Among employees, 56% were “excited and open” to the introduction of new technology, while 37% fell into “neutral, I’m willing to try it.” Slightly more than one-third (36%) said they thought they were “fully equipped” with the “necessary technology to provide quality care,” while exactly half said they were “somewhat equipped” but could use more. 

The most significant barriers cited to adopting new technology were cost (54% for leaders, 33% for employees), lack of training/knowledge (11% leaders, 28% employees) and resistance to change from staff or management (13% leaders, 24% employees). 

On the predicted impact that AI will have on senior care over the next year, “neutral/no impact” was the biggest vote getter among both leaders (30%) and employees (24%), with roughly a quarter of each group saying “don’t know.” 

On the more optimistic end, 25% of leaders and 22% of employees predicted “positive impact,” and 10% and 19%, respectively, said “very positive impact.” 

Long-term care employers may find encouragement in the levels of long-term care workers willing to recommend working in the sector to others.  

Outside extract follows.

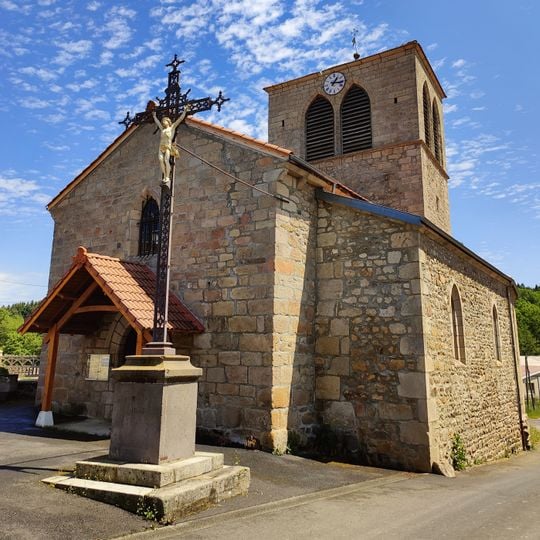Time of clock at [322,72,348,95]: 1:16
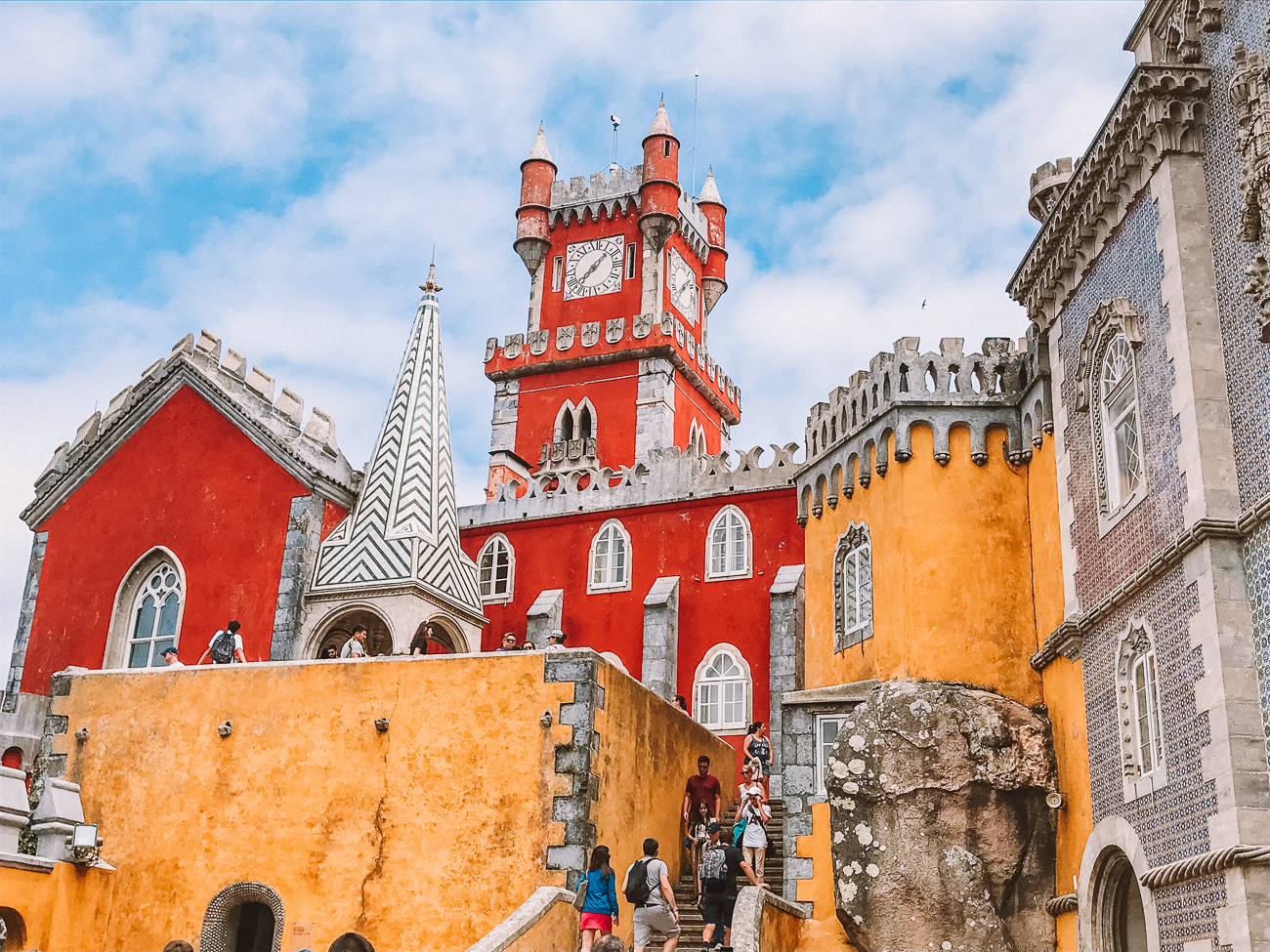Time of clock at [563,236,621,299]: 7:07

Among provider company employees, nearly two-thirds said they were “very likely” (34%) or “likely” (27%) to recommend it. Among independent professionals — those making their own schedules and typically working fewer shifts — the overall rate was even higher, with 26% saying “very likely” and 40% saying “likely.” 

Professionals in ShiftKey’s and OnShift’s marketing databases were sent the survey by email or app. More than 2,000 provider company employees, more than 1,500 independent nursing professionals and nearly 1,000 senior care leaders responded. Full results can be obtained at the OnShift or ShiftKey websites.  

Half of leader respondents, 68% of the independent professionals and 37% in the “employee” category identified themselves as skilled nursing professionals, the most popular category. Assisted living was second in each case, with the balance comprising memory care, life plan community and other workers.